- Data supplied
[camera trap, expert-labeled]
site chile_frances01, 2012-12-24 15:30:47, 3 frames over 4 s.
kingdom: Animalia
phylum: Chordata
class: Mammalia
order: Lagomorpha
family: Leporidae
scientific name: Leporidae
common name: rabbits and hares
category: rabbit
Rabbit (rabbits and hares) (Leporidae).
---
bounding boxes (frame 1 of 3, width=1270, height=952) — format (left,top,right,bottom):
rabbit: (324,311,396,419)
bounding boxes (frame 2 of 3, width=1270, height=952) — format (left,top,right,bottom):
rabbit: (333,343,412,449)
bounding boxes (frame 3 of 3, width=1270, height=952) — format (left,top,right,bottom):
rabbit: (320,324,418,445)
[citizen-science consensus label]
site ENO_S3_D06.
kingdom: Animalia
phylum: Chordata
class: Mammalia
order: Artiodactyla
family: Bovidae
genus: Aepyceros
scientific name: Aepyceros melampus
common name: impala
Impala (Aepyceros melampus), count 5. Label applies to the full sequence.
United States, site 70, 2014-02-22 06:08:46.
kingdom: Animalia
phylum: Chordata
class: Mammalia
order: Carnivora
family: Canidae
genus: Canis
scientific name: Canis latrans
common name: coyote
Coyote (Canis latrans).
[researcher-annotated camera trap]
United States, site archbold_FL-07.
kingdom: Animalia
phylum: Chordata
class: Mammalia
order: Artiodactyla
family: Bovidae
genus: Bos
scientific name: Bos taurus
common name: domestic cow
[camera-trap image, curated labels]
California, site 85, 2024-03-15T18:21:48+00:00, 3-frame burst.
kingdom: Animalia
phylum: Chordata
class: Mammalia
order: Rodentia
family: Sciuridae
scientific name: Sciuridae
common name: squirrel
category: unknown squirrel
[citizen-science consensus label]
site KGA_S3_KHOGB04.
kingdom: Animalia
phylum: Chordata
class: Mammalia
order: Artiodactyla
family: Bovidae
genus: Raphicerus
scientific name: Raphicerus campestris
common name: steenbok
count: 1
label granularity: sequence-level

- Task details
Reproduce the preceding entries exactly and completely.

- Answer space
[camera trap, expert-labeled]
site chile_frances01, 2012-12-24 15:30:47, 3 frames over 4 s.
kingdom: Animalia
phylum: Chordata
class: Mammalia
order: Lagomorpha
family: Leporidae
scientific name: Leporidae
common name: rabbits and hares
category: rabbit
Rabbit (rabbits and hares) (Leporidae).
---
bounding boxes (frame 1 of 3, width=1270, height=952) — format (left,top,right,bottom):
rabbit: (324,311,396,419)
bounding boxes (frame 2 of 3, width=1270, height=952) — format (left,top,right,bottom):
rabbit: (333,343,412,449)
bounding boxes (frame 3 of 3, width=1270, height=952) — format (left,top,right,bottom):
rabbit: (320,324,418,445)
[citizen-science consensus label]
site ENO_S3_D06.
kingdom: Animalia
phylum: Chordata
class: Mammalia
order: Artiodactyla
family: Bovidae
genus: Aepyceros
scientific name: Aepyceros melampus
common name: impala
Impala (Aepyceros melampus), count 5. Label applies to the full sequence.
United States, site 70, 2014-02-22 06:08:46.
kingdom: Animalia
phylum: Chordata
class: Mammalia
order: Carnivora
family: Canidae
genus: Canis
scientific name: Canis latrans
common name: coyote
Coyote (Canis latrans).
[researcher-annotated camera trap]
United States, site archbold_FL-07.
kingdom: Animalia
phylum: Chordata
class: Mammalia
order: Artiodactyla
family: Bovidae
genus: Bos
scientific name: Bos taurus
common name: domestic cow
[camera-trap image, curated labels]
California, site 85, 2024-03-15T18:21:48+00:00, 3-frame burst.
kingdom: Animalia
phylum: Chordata
class: Mammalia
order: Rodentia
family: Sciuridae
scientific name: Sciuridae
common name: squirrel
category: unknown squirrel
[citizen-science consensus label]
site KGA_S3_KHOGB04.
kingdom: Animalia
phylum: Chordata
class: Mammalia
order: Artiodactyla
family: Bovidae
genus: Raphicerus
scientific name: Raphicerus campestris
common name: steenbok
count: 1
label granularity: sequence-level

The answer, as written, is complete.